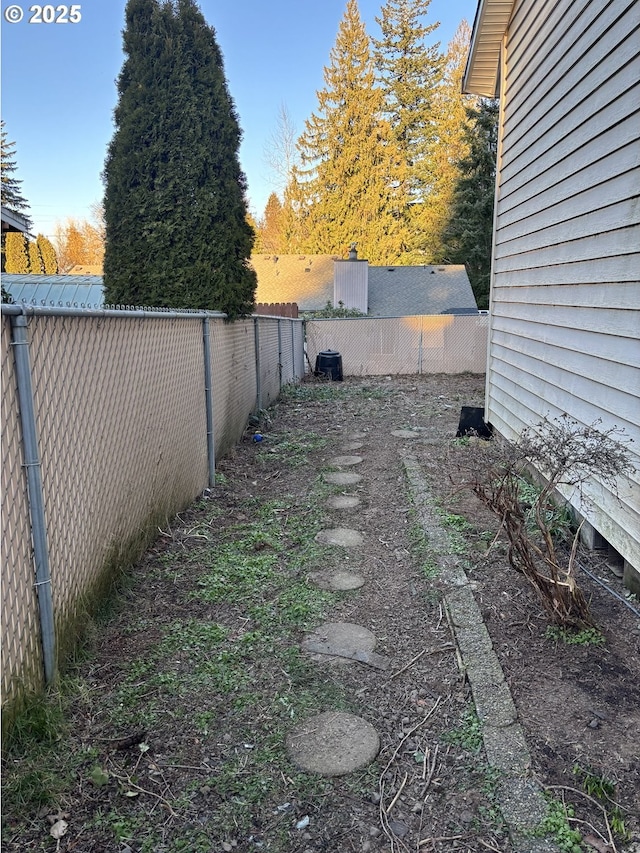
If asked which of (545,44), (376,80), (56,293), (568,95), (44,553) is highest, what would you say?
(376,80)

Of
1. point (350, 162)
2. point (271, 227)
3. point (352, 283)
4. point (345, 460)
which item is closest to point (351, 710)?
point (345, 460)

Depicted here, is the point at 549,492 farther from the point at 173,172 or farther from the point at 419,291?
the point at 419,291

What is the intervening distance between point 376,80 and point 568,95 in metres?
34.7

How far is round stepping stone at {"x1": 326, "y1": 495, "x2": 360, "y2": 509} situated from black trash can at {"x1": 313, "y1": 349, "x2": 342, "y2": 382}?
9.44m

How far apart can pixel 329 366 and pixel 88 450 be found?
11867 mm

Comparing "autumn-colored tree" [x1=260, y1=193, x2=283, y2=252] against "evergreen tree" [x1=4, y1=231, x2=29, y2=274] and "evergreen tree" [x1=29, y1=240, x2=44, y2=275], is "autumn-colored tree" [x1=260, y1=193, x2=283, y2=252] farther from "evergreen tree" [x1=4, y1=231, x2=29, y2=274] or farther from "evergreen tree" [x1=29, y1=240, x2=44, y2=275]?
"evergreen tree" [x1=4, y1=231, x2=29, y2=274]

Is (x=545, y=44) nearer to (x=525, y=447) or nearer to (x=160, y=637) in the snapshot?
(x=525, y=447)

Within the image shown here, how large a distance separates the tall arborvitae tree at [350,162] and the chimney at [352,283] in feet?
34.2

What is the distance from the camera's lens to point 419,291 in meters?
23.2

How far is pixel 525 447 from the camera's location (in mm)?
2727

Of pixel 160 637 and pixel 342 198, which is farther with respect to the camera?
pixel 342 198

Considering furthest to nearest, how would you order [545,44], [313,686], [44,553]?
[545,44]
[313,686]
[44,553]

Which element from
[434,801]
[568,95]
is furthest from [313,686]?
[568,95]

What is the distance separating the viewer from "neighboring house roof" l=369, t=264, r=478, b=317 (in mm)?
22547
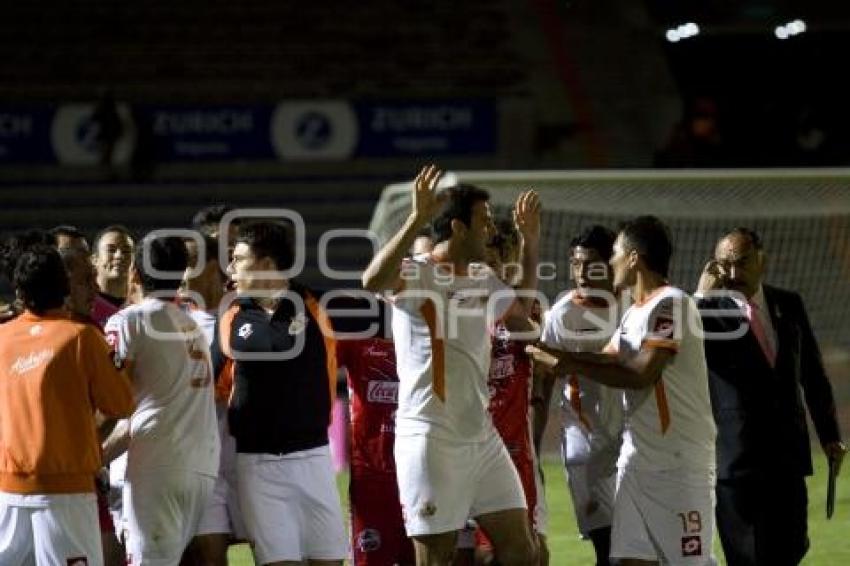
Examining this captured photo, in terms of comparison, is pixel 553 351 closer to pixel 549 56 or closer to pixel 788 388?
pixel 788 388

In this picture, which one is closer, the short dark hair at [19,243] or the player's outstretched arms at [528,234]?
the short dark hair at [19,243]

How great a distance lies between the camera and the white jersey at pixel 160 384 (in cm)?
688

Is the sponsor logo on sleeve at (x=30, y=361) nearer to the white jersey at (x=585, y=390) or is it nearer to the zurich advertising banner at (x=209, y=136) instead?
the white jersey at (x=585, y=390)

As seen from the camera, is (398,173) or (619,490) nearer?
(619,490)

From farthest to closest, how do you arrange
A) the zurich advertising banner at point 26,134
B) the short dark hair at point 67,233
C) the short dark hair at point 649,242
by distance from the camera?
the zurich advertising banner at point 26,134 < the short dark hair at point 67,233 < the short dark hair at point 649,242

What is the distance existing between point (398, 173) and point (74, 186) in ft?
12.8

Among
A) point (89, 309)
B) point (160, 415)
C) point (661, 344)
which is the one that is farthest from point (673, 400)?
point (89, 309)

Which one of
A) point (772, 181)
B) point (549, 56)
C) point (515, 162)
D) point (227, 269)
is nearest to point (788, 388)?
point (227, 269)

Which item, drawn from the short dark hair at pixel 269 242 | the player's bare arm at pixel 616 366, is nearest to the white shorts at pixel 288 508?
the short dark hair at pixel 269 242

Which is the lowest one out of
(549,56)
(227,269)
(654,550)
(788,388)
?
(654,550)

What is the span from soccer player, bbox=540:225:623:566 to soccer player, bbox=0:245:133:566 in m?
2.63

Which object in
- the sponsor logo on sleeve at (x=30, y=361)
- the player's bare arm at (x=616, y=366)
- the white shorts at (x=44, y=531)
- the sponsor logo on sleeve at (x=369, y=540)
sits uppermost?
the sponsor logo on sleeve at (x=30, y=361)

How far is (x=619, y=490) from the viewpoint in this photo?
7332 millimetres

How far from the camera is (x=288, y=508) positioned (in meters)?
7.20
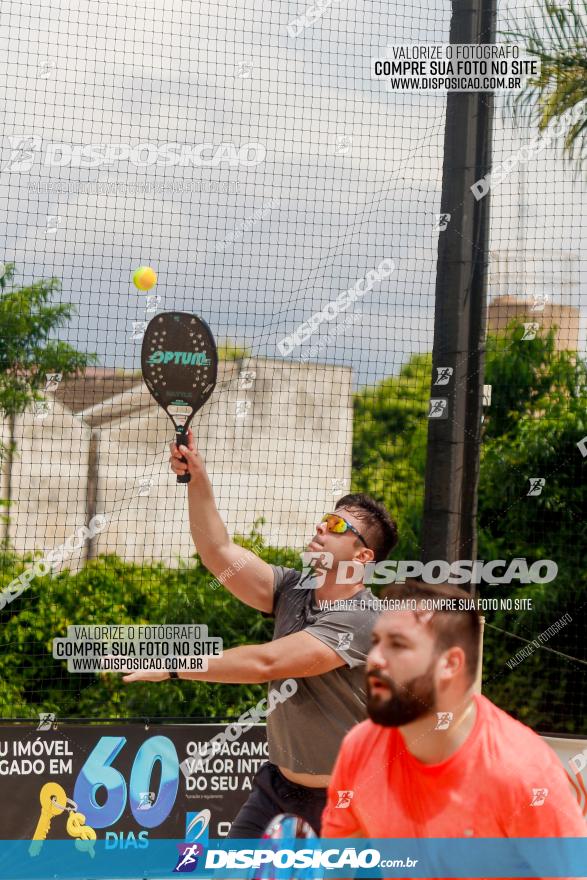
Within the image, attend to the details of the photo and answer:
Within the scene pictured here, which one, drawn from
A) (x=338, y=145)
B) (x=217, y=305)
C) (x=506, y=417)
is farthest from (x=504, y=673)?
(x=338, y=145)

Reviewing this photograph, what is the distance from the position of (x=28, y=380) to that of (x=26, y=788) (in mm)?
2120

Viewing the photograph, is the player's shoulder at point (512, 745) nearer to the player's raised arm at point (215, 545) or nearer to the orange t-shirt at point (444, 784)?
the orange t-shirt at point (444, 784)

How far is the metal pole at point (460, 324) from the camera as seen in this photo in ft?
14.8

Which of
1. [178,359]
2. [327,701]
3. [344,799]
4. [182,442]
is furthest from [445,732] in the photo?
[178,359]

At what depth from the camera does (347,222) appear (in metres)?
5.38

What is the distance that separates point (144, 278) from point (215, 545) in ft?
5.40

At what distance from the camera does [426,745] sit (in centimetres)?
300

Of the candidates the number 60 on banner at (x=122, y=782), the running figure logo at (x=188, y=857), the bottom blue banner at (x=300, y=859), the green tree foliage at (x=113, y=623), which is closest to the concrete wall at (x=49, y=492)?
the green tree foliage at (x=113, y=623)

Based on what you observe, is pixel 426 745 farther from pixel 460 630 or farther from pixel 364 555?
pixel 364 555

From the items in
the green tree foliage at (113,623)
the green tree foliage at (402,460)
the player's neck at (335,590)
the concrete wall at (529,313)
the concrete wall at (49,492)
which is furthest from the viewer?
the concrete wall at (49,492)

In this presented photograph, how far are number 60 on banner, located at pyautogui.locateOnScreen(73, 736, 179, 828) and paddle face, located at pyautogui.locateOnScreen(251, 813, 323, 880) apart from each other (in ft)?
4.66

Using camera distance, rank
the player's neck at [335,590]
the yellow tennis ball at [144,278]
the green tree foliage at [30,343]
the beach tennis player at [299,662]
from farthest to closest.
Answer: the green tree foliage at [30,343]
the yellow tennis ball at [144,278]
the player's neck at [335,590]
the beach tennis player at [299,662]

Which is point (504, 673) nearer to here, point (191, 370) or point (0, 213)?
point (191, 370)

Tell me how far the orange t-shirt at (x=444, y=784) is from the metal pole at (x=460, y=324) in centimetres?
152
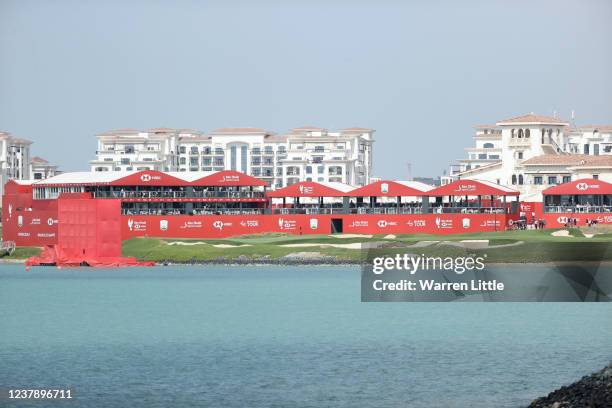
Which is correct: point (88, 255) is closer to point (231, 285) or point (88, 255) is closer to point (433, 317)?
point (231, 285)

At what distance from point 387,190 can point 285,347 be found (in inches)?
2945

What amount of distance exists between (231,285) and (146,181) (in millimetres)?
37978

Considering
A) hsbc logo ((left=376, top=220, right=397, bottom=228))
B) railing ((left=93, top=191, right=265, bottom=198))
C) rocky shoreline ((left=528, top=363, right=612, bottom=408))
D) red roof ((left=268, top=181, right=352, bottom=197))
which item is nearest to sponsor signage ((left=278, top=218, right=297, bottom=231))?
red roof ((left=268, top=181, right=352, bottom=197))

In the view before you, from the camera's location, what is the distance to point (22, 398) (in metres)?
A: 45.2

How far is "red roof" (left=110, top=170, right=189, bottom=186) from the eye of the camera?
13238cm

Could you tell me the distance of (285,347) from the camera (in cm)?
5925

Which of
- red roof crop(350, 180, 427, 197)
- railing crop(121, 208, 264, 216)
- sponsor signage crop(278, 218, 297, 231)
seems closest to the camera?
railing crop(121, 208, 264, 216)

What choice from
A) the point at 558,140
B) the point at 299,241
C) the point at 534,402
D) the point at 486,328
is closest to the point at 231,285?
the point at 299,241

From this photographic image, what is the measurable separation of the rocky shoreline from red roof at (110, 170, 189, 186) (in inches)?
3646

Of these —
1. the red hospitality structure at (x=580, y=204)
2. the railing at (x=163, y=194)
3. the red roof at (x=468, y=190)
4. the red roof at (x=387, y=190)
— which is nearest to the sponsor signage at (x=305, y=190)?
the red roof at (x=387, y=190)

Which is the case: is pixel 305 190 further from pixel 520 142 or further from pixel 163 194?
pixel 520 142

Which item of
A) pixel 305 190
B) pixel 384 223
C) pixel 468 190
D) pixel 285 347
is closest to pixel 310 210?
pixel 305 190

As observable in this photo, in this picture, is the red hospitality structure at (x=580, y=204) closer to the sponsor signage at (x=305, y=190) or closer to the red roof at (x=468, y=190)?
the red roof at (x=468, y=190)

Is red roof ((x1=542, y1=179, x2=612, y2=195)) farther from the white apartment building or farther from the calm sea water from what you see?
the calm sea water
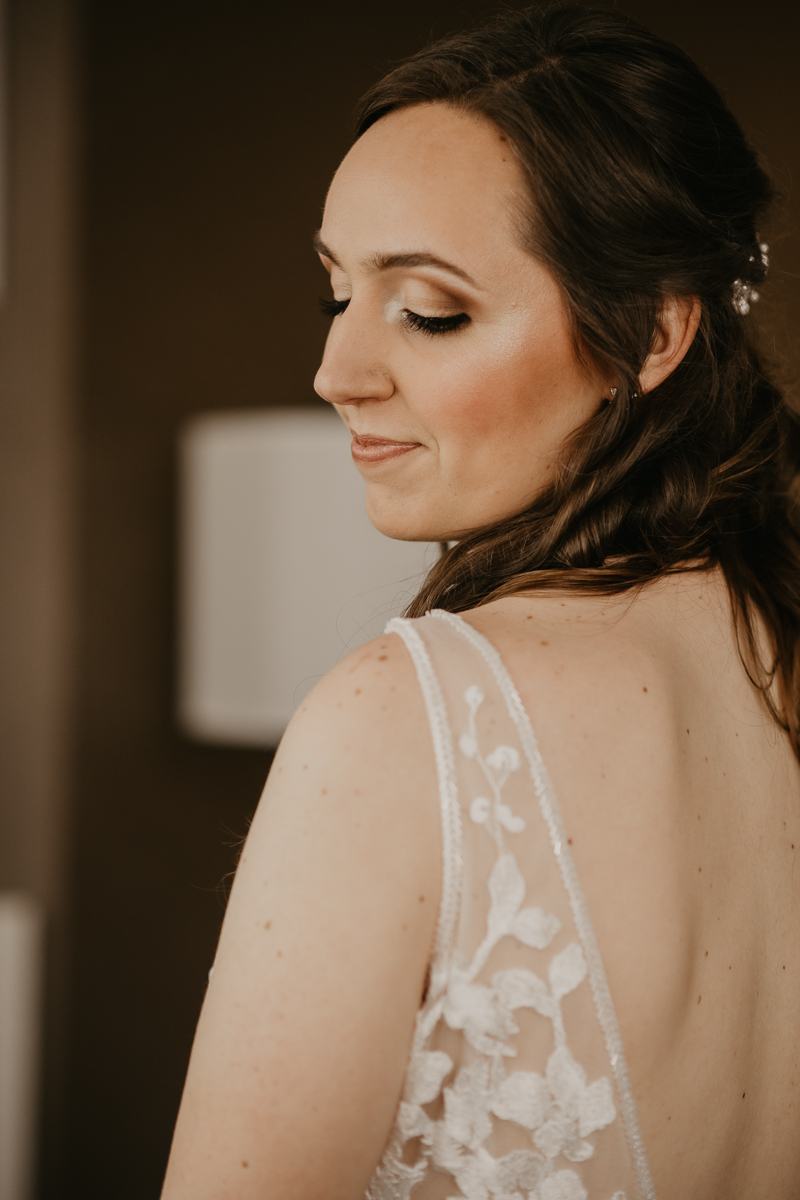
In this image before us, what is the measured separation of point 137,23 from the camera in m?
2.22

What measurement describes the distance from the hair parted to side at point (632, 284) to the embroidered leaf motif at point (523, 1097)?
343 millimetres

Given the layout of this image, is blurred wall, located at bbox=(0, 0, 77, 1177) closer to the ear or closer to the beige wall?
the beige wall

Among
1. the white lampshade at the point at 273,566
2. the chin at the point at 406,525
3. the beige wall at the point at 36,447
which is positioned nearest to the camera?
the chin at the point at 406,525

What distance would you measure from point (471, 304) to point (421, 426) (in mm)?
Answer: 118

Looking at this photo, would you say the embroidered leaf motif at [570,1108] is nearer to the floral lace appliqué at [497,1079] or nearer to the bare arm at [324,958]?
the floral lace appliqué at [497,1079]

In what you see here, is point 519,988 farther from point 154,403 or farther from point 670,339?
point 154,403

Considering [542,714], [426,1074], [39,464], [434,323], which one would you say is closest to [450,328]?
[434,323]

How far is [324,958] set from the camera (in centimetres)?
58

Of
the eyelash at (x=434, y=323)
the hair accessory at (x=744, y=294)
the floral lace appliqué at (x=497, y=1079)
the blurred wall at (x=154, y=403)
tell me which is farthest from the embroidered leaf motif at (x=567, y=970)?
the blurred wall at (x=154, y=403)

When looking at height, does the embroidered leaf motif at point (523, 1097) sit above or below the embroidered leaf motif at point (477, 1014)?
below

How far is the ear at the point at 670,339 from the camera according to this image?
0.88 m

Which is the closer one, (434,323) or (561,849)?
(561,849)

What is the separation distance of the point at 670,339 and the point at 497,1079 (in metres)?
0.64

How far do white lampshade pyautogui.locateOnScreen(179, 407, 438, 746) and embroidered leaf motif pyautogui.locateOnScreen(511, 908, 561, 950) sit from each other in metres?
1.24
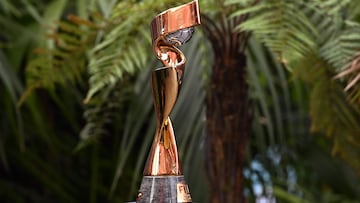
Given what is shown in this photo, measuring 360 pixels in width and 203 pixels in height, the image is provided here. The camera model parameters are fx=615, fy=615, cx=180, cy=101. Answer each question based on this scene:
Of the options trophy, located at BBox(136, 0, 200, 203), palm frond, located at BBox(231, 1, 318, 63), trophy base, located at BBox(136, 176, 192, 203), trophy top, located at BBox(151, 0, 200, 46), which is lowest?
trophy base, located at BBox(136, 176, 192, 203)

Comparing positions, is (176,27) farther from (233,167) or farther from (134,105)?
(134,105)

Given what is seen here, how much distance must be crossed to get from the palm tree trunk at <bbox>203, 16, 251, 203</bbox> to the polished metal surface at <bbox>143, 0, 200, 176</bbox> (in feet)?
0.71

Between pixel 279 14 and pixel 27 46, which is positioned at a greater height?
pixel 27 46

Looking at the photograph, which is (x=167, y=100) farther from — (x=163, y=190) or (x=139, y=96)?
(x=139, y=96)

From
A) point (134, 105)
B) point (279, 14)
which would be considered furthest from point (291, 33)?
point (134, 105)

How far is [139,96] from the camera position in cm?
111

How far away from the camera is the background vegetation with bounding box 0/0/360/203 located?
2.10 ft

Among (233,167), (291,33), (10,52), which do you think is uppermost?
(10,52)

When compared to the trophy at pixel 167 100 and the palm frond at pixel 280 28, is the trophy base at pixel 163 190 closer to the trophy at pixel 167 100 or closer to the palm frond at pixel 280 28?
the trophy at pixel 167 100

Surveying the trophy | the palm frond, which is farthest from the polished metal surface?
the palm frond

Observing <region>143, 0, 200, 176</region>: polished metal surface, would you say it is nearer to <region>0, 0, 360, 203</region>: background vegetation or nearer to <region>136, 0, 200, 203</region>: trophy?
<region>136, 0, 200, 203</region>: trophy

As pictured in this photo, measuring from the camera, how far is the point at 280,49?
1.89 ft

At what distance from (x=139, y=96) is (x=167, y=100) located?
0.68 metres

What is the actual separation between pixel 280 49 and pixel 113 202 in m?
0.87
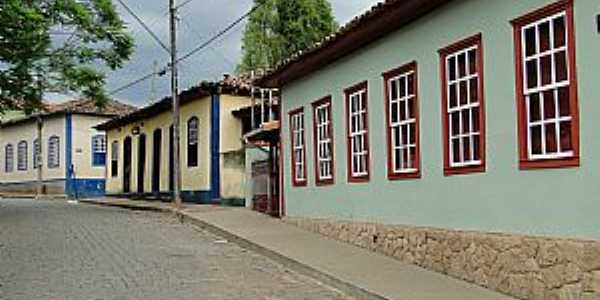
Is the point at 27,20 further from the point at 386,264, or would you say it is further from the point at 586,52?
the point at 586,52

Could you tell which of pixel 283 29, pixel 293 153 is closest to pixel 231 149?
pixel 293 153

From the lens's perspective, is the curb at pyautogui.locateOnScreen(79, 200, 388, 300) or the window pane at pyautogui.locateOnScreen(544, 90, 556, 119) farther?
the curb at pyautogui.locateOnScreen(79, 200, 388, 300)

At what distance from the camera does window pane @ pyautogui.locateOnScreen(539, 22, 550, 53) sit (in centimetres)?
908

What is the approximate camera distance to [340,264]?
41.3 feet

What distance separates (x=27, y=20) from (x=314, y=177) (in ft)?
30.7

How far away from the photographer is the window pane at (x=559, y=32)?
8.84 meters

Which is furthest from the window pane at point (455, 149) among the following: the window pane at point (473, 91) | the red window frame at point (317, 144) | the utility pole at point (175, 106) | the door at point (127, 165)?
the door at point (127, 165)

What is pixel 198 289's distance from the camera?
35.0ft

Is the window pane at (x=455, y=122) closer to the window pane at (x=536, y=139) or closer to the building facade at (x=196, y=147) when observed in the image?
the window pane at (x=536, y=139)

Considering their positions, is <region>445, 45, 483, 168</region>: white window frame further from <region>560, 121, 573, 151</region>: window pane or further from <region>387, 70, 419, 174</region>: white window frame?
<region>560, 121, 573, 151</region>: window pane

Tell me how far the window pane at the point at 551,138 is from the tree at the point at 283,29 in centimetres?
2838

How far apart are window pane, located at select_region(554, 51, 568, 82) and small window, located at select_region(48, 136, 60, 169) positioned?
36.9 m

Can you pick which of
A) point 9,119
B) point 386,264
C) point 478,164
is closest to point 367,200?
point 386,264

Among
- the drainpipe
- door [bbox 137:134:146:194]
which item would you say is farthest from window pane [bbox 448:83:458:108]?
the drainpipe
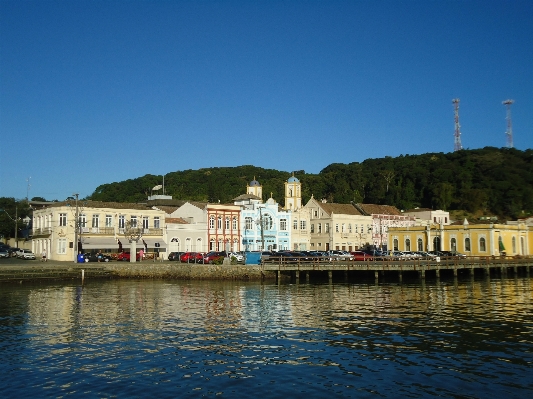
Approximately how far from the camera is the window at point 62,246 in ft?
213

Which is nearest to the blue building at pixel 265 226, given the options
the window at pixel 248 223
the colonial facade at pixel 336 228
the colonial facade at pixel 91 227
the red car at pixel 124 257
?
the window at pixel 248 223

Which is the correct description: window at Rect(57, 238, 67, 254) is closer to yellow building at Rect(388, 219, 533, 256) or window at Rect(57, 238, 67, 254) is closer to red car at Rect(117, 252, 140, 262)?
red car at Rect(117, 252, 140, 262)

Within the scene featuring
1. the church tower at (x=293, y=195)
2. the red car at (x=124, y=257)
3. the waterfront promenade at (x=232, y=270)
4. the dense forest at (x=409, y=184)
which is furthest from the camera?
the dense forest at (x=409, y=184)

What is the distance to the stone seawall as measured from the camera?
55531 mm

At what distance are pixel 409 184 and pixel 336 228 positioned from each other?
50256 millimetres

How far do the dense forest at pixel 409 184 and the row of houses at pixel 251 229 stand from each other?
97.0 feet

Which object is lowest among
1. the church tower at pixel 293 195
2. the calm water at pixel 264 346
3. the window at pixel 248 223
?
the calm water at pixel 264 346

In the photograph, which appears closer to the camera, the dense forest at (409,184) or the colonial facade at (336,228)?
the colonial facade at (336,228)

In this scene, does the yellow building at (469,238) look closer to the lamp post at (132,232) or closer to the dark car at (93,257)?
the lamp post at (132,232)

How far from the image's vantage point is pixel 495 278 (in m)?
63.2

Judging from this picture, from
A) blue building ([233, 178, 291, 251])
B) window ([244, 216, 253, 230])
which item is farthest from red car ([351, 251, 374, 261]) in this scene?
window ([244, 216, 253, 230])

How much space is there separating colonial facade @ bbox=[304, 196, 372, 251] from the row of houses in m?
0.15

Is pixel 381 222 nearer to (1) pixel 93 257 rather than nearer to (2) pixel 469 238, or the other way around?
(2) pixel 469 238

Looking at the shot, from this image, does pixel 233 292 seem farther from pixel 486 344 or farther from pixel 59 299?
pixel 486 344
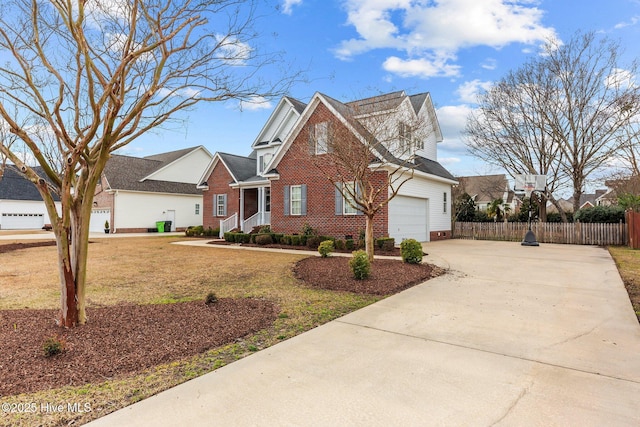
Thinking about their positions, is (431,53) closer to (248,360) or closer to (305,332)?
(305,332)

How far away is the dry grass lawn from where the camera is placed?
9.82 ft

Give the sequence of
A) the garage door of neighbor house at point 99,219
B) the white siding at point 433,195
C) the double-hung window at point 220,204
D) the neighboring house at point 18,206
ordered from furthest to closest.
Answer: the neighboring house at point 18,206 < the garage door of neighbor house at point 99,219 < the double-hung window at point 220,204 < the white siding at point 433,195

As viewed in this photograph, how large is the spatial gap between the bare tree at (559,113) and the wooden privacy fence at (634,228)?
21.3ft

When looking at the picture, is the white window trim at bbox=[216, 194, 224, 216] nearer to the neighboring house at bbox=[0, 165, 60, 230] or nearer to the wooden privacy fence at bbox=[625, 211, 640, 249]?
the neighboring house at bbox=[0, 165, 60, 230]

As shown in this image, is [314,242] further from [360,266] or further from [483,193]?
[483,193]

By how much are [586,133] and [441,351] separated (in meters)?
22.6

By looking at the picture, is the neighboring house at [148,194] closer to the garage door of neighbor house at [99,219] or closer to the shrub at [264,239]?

#####

TO BE DONE: Please repeat the records from the line containing "In this picture, which" through the line containing "7332 millimetres", inclusive, swapping "camera" for "viewer" and leaving everything else unchanged.

EXERCISE ANSWER:
In this picture, which one is closer, the short dark hair at [19,243] or the player's outstretched arms at [528,234]?
the short dark hair at [19,243]

How great a distance lies between the viewer and the white jersey at pixel 160 384 (in cm)?
688

Is the sponsor logo on sleeve at (x=30, y=361) nearer to the white jersey at (x=585, y=390) or is it nearer to the zurich advertising banner at (x=209, y=136) instead?
the white jersey at (x=585, y=390)

As seen from the viewer, is (398,173) or (619,490) nearer?
(619,490)

From farthest to closest, how do you arrange
A) the zurich advertising banner at point 26,134
B) the short dark hair at point 67,233
C) the short dark hair at point 649,242
by distance from the viewer?
the zurich advertising banner at point 26,134 < the short dark hair at point 67,233 < the short dark hair at point 649,242

What is the distance existing between point (398, 173) and point (74, 186) in ft?
12.8

Among
A) point (89, 309)
B) point (160, 415)
C) point (661, 344)
which is the one that is farthest from point (673, 400)?
point (89, 309)

Which one of
A) point (772, 181)
B) point (549, 56)
C) point (515, 162)
D) point (227, 269)
is nearest to point (788, 388)?
point (227, 269)

Which item, drawn from the short dark hair at pixel 269 242 | the player's bare arm at pixel 616 366, is nearest to the white shorts at pixel 288 508?
the short dark hair at pixel 269 242

Which is the lowest one out of
(549,56)
(227,269)
(654,550)
(788,388)
?
(654,550)

What is the span from soccer player, bbox=540:225:623:566 to soccer player, bbox=0:245:133:566 in m?
2.63

Which object in
- the sponsor logo on sleeve at (x=30, y=361)
- the player's bare arm at (x=616, y=366)
- the white shorts at (x=44, y=531)
- the sponsor logo on sleeve at (x=369, y=540)
sits uppermost?
the sponsor logo on sleeve at (x=30, y=361)

How far is (x=619, y=490) from the viewpoint in this photo?
7332 millimetres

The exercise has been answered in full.